■ Document ■
Horatio
Morpurgo's Visit to Albania
the thorny
point
Of bare distress hath ta'en from me the show
Of smooth civility
- As You Like It II.7
My luggage and I had trailed around little towns in Le Marche
for several days before we presented ourselves in the wind and
the snow at the door of a monastery high up in the Apennines.
Someone had joked about the place in a bar - 'Oh it'd be quiet
enough for you up there.' To my surprise it was a young woman
who opened the door and listened to my explanation..
To judge by
her sardonic look she had heard similar stories before. I was
in Italy to complete a book I'd been working on for two years
- my first. I wanted a little room somewhere out of the way
with Italian light through the window each morning, that was
all. And not expensive
'Did you tell
someone you were coming?' she asked.
'No.'
She looked doubtful
and stressed, as if frankly she was busy enough already without
this sort of thing. 'It isn't a hotel,' she remarked
'È a
punto di quello che sono qui.' That's exactly why I'm here.
My Italian is not normally so prompt or assured. The weather
conditions must have primed my language skills. The woman left
me standing outside while she went to ask. The bitter cold must
also have been the main argument in favour of admitting me.
There had been a sharp frost in London the night before I left
the previous week and most of the Europe I'd crossed since had
been under thick snow.
The Abbot explained
that evening at supper that it was extremely unusual to take
in a guest on spec like that. 'Sei molto fortunato,' he declared,
singling me out before the assembled monks for a welcome that
was not without its hint of severity. The other monks peered
at me for a response and I thanked him, trying not to look too
pleased with myself. It wasn't easy: the refectory was warm
and the wine was delicious. 'You leave next Saturday,' the Abbot
stated, publicly and clearly, lest there be any doubt about
it when the time came.

■ Exercise requirements ■
- a) Write out the monastery account from "To judge by" up to and including "why I'm here.".
- b) In the monastery account, on what day does the Abbot say the guest must leave?

■ Record set ■
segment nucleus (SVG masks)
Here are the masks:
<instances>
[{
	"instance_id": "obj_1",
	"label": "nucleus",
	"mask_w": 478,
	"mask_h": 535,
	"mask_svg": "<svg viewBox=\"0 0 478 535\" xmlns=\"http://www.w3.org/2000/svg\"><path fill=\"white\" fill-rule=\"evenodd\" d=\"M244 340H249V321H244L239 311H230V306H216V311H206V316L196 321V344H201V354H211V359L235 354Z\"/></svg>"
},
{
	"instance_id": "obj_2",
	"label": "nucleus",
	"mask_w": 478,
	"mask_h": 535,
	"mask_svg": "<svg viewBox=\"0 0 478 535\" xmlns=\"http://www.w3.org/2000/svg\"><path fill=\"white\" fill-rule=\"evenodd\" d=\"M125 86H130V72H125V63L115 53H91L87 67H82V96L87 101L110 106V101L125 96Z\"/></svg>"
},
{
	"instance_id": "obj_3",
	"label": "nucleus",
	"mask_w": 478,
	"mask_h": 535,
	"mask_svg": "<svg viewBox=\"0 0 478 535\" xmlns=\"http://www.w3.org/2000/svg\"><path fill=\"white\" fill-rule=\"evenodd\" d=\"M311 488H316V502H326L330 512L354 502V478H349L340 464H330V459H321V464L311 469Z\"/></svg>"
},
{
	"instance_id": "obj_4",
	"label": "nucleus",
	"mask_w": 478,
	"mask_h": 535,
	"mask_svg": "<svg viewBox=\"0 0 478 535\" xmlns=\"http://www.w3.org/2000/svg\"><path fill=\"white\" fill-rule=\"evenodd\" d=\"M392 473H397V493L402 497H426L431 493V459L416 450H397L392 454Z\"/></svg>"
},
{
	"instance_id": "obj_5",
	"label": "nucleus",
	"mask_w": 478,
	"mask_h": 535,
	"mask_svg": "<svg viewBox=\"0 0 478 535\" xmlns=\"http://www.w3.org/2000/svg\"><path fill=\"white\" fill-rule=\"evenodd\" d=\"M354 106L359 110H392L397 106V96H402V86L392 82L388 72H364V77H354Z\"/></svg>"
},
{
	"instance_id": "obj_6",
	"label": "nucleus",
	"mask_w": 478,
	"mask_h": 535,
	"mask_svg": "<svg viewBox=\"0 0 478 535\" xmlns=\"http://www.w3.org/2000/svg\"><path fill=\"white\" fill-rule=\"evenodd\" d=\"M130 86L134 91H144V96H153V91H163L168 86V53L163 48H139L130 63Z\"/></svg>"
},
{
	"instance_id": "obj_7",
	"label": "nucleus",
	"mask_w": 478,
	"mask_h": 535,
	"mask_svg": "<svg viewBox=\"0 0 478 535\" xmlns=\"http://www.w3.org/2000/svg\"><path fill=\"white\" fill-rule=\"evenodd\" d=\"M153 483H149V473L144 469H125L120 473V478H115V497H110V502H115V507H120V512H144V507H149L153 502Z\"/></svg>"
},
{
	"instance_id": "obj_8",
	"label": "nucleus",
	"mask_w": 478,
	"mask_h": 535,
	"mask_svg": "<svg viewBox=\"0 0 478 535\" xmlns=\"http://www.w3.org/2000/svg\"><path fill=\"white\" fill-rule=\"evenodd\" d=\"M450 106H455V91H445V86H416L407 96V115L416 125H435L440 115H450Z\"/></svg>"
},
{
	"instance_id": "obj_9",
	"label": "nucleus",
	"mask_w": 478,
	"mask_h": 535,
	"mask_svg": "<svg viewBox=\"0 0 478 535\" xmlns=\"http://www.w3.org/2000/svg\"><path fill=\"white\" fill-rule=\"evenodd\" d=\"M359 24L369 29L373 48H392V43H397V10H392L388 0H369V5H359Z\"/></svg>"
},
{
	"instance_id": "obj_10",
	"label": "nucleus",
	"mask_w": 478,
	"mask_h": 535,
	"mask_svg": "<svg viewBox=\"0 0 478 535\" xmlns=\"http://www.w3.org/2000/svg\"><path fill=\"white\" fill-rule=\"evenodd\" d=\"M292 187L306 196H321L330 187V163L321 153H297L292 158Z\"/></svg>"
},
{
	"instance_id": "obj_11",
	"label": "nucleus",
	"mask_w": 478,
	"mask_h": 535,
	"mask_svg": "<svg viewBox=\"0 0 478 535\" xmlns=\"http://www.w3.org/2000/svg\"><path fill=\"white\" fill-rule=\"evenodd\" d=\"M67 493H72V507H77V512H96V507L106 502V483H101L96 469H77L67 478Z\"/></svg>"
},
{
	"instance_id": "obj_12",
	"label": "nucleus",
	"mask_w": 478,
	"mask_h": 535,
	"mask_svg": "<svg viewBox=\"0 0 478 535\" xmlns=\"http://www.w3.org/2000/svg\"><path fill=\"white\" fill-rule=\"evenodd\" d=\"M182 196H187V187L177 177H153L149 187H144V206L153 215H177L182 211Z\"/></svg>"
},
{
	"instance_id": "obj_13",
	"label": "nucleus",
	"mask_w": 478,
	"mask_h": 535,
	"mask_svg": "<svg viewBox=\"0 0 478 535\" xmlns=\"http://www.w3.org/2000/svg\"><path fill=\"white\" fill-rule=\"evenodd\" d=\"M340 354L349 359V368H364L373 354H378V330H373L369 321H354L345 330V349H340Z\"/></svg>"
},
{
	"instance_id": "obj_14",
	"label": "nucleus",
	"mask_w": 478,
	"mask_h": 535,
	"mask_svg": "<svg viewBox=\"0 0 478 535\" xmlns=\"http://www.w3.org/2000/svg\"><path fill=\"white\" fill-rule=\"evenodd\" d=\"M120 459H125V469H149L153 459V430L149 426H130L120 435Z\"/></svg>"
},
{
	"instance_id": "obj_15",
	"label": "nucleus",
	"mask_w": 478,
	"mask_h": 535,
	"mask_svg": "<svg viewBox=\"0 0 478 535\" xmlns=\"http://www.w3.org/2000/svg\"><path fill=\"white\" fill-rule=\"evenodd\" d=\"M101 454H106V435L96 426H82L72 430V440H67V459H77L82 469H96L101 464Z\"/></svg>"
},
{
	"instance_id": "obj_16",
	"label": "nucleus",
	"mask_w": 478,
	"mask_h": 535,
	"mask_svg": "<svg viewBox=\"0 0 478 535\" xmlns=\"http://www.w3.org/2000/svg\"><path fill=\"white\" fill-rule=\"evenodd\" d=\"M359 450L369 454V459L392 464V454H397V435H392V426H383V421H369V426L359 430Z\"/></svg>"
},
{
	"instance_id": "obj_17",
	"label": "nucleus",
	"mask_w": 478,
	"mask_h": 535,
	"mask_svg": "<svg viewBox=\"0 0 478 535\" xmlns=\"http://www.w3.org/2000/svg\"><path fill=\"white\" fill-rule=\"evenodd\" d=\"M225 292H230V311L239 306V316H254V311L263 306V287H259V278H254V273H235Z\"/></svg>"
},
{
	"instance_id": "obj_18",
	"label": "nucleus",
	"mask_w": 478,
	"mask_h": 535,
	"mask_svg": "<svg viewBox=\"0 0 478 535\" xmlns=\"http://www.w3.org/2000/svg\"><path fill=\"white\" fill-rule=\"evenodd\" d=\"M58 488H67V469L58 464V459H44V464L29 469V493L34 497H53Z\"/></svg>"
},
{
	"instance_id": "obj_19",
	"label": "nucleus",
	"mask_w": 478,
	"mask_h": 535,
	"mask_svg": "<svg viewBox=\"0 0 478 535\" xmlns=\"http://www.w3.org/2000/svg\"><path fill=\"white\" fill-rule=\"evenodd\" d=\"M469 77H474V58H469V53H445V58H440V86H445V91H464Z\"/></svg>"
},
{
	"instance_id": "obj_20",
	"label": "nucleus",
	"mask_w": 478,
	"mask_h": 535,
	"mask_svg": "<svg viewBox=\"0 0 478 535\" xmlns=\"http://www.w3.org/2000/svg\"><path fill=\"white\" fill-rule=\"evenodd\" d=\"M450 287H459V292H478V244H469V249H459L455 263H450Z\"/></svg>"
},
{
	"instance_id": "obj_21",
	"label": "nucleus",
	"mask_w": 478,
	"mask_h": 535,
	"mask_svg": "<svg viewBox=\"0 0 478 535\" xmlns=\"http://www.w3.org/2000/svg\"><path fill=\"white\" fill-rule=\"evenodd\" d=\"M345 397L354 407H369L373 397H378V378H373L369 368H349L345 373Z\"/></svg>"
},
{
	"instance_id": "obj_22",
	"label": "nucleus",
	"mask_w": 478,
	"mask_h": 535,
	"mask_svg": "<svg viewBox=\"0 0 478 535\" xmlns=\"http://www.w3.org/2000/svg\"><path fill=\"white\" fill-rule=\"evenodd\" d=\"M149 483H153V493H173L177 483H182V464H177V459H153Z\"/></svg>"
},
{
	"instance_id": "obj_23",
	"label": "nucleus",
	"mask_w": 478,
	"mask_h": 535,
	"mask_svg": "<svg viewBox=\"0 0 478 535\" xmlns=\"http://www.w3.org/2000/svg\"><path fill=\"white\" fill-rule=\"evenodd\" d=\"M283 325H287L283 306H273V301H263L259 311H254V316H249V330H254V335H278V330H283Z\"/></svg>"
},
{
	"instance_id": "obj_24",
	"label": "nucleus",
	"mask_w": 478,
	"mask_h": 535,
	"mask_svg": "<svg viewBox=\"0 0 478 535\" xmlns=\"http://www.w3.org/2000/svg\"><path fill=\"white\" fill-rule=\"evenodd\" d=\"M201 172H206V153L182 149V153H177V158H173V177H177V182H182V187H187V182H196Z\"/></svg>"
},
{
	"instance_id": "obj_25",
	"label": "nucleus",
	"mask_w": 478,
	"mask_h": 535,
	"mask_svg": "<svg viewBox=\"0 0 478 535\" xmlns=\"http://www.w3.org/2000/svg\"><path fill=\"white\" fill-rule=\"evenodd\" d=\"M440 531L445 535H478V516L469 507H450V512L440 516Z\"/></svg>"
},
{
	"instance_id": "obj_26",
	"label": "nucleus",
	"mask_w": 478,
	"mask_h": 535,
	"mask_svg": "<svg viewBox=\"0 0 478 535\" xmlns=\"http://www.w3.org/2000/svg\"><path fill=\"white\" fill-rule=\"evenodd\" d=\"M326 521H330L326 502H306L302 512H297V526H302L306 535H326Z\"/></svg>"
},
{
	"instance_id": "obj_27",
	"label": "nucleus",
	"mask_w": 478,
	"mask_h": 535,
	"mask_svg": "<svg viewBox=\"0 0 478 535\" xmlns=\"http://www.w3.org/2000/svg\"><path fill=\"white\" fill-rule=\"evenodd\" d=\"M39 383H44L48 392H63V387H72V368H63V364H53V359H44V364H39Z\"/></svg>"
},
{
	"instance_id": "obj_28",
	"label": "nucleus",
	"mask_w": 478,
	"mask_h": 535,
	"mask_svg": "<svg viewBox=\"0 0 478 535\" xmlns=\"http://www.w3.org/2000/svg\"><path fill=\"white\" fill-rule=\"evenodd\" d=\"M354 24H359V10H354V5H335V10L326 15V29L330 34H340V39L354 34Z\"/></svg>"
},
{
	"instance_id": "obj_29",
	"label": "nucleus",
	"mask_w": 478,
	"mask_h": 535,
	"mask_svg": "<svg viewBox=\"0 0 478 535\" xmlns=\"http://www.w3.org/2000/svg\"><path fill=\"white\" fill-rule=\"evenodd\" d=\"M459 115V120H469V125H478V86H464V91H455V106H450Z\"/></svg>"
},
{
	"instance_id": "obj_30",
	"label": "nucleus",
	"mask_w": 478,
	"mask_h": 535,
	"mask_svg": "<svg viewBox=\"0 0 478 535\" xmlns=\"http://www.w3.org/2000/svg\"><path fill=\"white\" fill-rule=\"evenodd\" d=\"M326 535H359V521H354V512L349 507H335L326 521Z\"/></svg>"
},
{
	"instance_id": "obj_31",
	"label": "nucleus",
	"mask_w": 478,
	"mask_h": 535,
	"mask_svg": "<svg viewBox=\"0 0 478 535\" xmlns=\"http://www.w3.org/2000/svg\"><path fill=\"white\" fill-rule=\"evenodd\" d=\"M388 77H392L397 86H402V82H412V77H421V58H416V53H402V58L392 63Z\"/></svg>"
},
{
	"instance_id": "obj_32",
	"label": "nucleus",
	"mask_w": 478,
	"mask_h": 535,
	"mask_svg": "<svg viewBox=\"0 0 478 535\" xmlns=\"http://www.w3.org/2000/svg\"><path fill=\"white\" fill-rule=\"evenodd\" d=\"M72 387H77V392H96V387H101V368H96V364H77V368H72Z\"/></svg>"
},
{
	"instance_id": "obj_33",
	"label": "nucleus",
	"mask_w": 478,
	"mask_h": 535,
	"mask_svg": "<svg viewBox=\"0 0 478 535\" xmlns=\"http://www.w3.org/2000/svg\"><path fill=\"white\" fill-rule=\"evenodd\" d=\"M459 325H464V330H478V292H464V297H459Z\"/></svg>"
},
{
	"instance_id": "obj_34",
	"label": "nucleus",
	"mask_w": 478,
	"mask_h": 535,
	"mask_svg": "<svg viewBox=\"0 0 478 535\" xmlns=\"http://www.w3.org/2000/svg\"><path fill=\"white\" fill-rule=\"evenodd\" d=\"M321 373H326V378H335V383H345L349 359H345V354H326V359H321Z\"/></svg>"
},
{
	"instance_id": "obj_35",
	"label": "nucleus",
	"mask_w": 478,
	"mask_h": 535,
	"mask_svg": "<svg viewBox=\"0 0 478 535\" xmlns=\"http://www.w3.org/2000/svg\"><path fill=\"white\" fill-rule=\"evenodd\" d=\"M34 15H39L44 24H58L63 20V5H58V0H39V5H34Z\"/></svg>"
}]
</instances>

■ Results ■
- a)
To judge by
her sardonic look she had heard similar stories before. I was
in Italy to complete a book I'd been working on for two years
- my first. I wanted a little room somewhere out of the way
with Italian light through the window each morning, that was
all. And not expensive
'Did you tell
someone you were coming?' she asked.
'No.'
She looked doubtful
and stressed, as if frankly she was busy enough already without
this sort of thing. 'It isn't a hotel,' she remarked
'È a
punto di quello che sono qui.' That's exactly why I'm here.

- b) Next Saturday.